======== Excerpted passage

Hmm. I apologize - I've been having you graph and extrapolate a function which is not linear. Not the best way to reduce the data. I somehow had it upside down in my head. I think it's better to take Haiha's suggestion, (R_ext+R_int)=E/I. Your graph will also give you an approximate answer if you take the unloaded voltage of the battery and divide by your current. But it's probably better to take each data point independently. Sorry again!

 

[Plasma]

I seem to be confused at what you want me to graph, now.

 

[Dick]

I don't know that I want you to graph anything. Do you have a measurement of the voltage without any resistors? If you want to graph something try measured currents vs measured voltages. That should be linear.

 

[Plasma]

I don't know that I want you to graph anything. Do you have a measurement of the voltage without any resistors? If you want to graph something try measured currents vs measured voltages. That should be linear.

The Voltage without external resistors is 5 V

I also have the equation of the Best-fit line for Voltage vs. Current

 

[Dick]

Good. Then let's take Haiha's suggestion. R_ext+R_int=E/I where the E is 5V. You know I for each value of R_ext. This will give you 5 estimates for R_int.

================
======== Source material

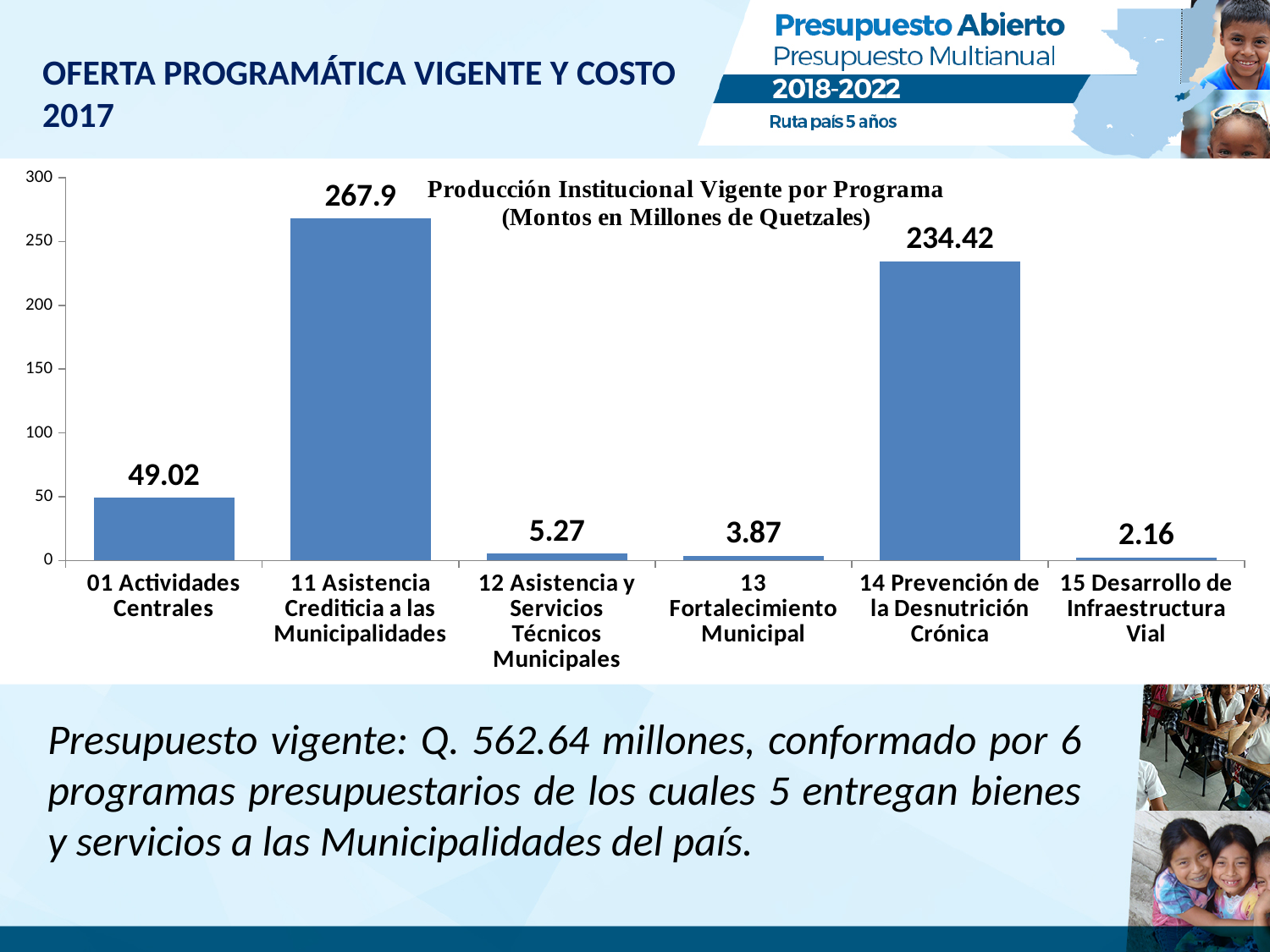
What is the difference between the values for 11 Asistencia Crediticia a las Municipalidades and 14 Prevención de la Desnutrición Crónica? 33.48 What type of chart is shown on the slide? Bar chart How many programs are shown in the chart? 6 Is the value for 14 Prevención de la Desnutrición Crónica greater or less than 200? greater Which program has the highest value? 11 Asistencia Crediticia a las Municipalidades What is the value for 14 Prevención de la Desnutrición Crónica? 234.42 What is the difference between the values for 01 Actividades Centrales and 12 Asistencia y Servicios Técnicos Municipales? 43.75 What is the value for 11 Asistencia Crediticia a las Municipalidades? 267.9 Which is larger, the value for 13 Fortalecimiento Municipal or the value for 12 Asistencia y Servicios Técnicos Municipales? 12 Asistencia y Servicios Técnicos Municipales Which program has the lowest value? 15 Desarrollo de Infraestructura Vial What is the value for 15 Desarrollo de Infraestructura Vial? 2.16 What is the value for 01 Actividades Centrales? 49.02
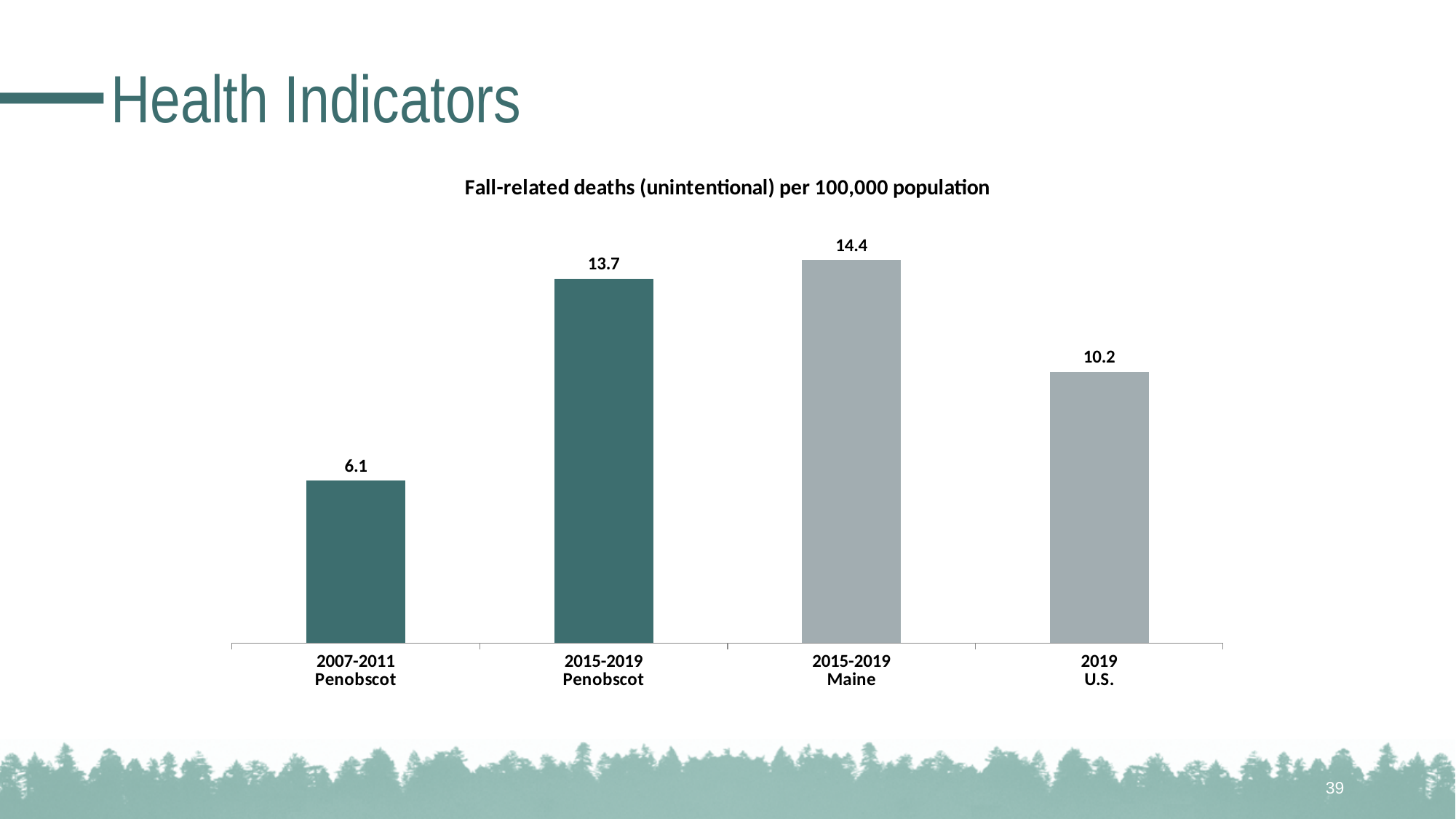
Which category has the highest value? 2015-2019 Maine How many bars are shown in the chart? 4 What kind of chart is shown on the slide? Bar chart What is the value for 2007-2011 Penobscot? 6.1 What is the difference between the 2015-2019 Penobscot value and the 2007-2011 Penobscot value? 7.6 Which category has the lowest value? 2007-2011 Penobscot What is the value for 2015-2019 Penobscot? 13.7 What is the value for 2019 U.S.? 10.2 What is the value for 2015-2019 Maine? 14.4 What is the difference between the 2015-2019 Maine value and the 2019 U.S. value? 4.2 What is the title of the chart? Fall-related deaths (unintentional) per 100,000 population Which is larger, the value for 2015-2019 Penobscot or the value for 2019 U.S.? 2015-2019 Penobscot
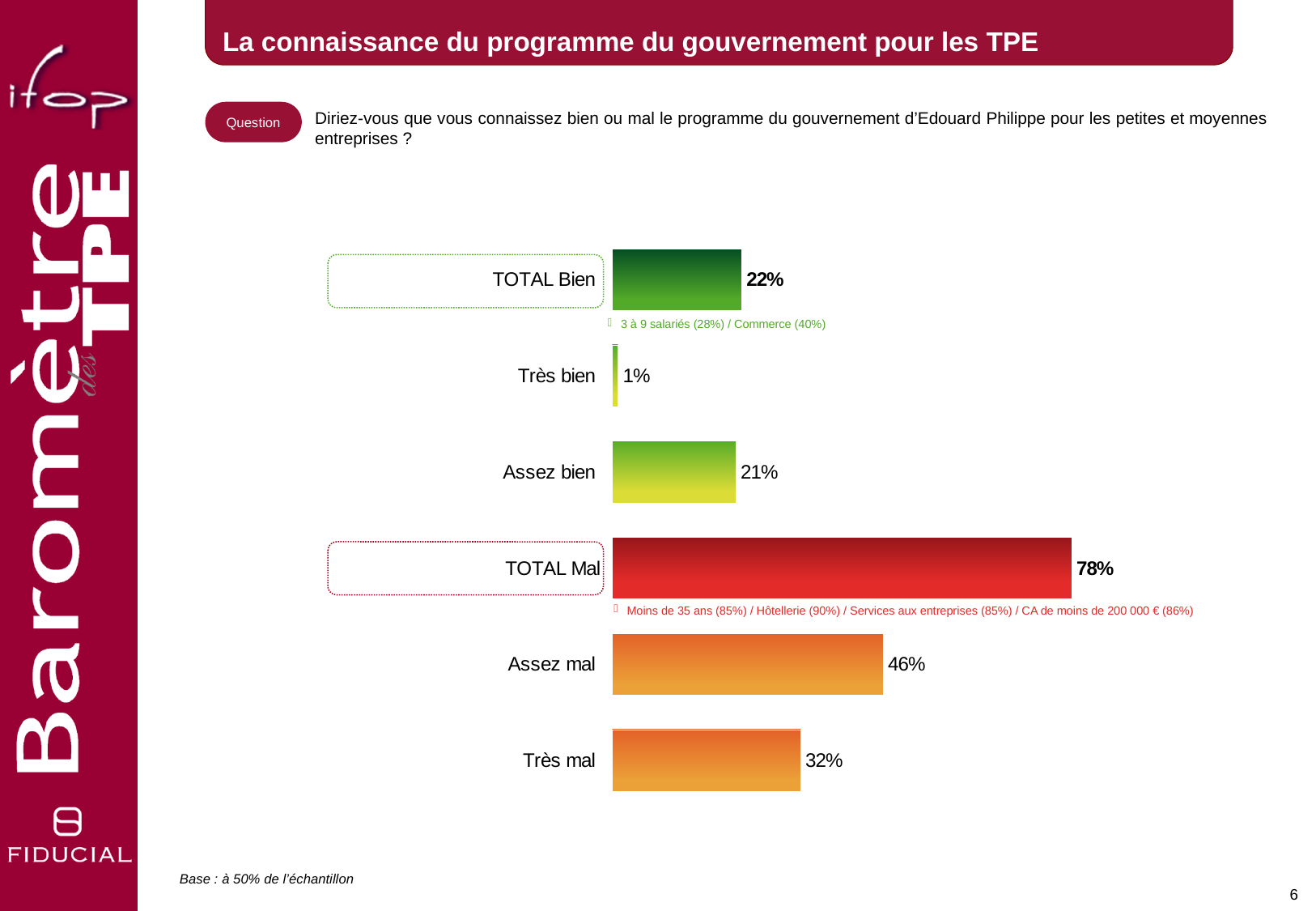
What kind of chart is shown on the slide? Bar chart What is the value for Assez bien? 21% Which category has the highest value? TOTAL Mal What is the value for Très bien? 1% What is the difference between TOTAL Mal and TOTAL Bien? 56% What is the value for Très mal? 32% How many categories are shown in the chart? 6 Which category has the lowest value? Très bien Which is larger, Assez mal or Très mal? Assez mal What is the value for Assez mal? 46% What is the value for TOTAL Mal? 78% What is the value for TOTAL Bien? 22%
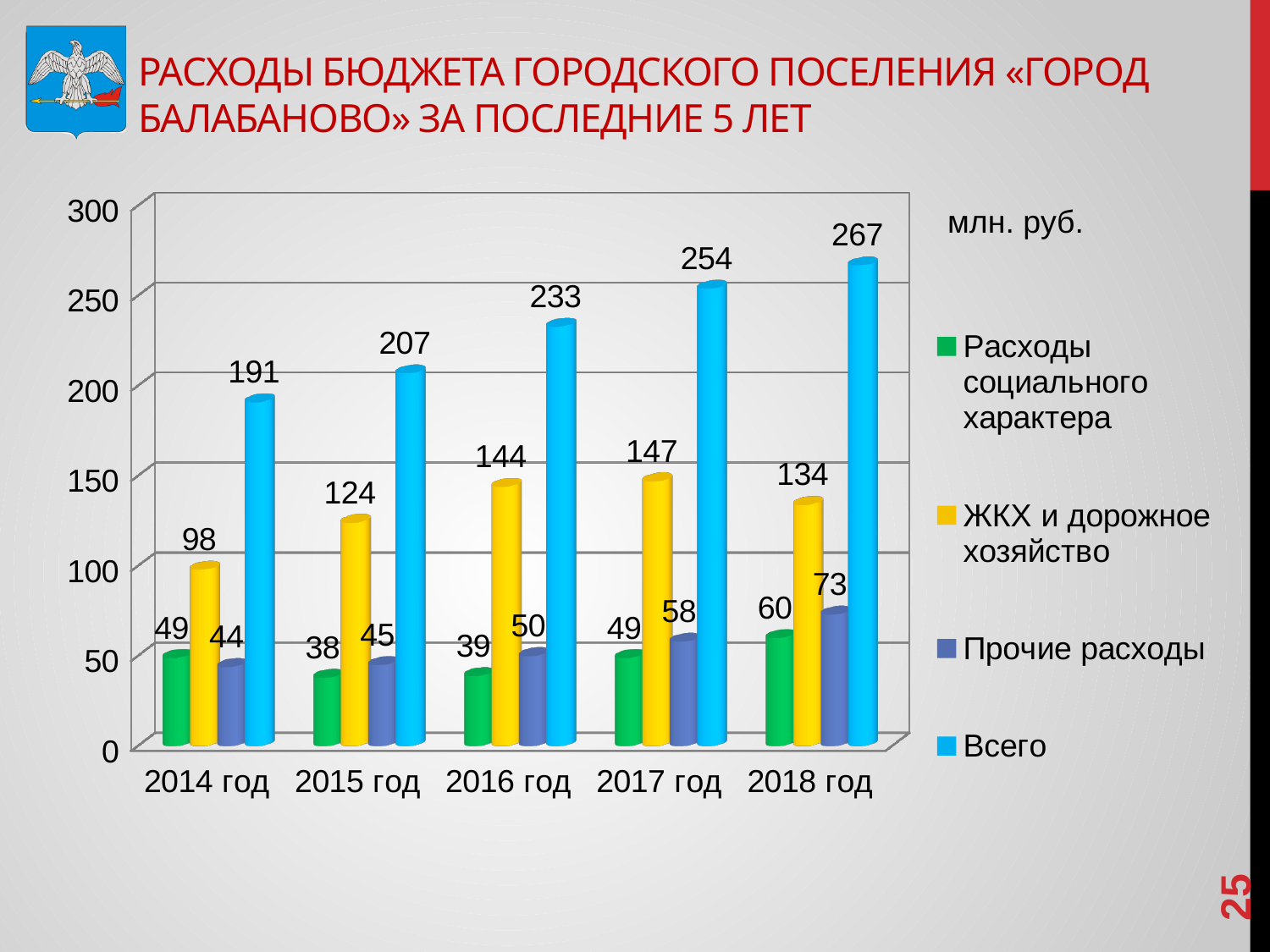
How many series does the legend list? 4 In which year is «Расходы социального характера» the lowest? 2015 год What is the value of «Расходы социального характера» for 2015 год? 38 Does «Всего» rise or fall from 2014 год to 2018 год? Rises What is the value of «Прочие расходы» for 2014 год? 44 In which year is «Всего» the highest? 2018 год What is the value of «Всего» for 2018 год? 267 What kind of chart is shown on the slide? Bar chart What is the difference between «Всего» in 2018 год and 2014 год? 76 Which is larger: «ЖКХ и дорожное хозяйство» in 2017 год or in 2018 год? 2017 год What is the value of «ЖКХ и дорожное хозяйство» for 2016 год? 144 How many years are shown on the x axis? 5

================

# Tasks to carry out
• a. In the forum thread on battery internal resistance, what voltage does Plasma report when there are no external resistors?
• b. Continue the forum thread on battery internal resistance, starting after its last post.

# Response list
• a. 5 V

• b.
 

[Plasma]

r = .542 Ω
r = .714 Ω
r = .891 Ω
r = 1.455 Ω
r = .889 Ω

Quite a big difference.

 

[Dick]

I'm really confusing you here, aren't I? Sorry. Start with Haiha's formula. R_ext+R_int=E0/I, where E0 is your 5V and I is your measured current. I*R_ext will be the voltage you measure across the resistor (call it E_ext). So we can rewrite this as E_ext=E0-I*R_int. So if you graph measured voltage vs measured current the slope will be -R_int. The intercept at I=0 will be (approximately), your 5V. Or you could just follow Haiha's suggestion and get an estimate of R_int from each of your 5 data points independently. Sorry again to make this so confusing.

 

[Plasma]

I've finally got it, thanks to you. According to my graph, the internal resistance is .5094 Ω.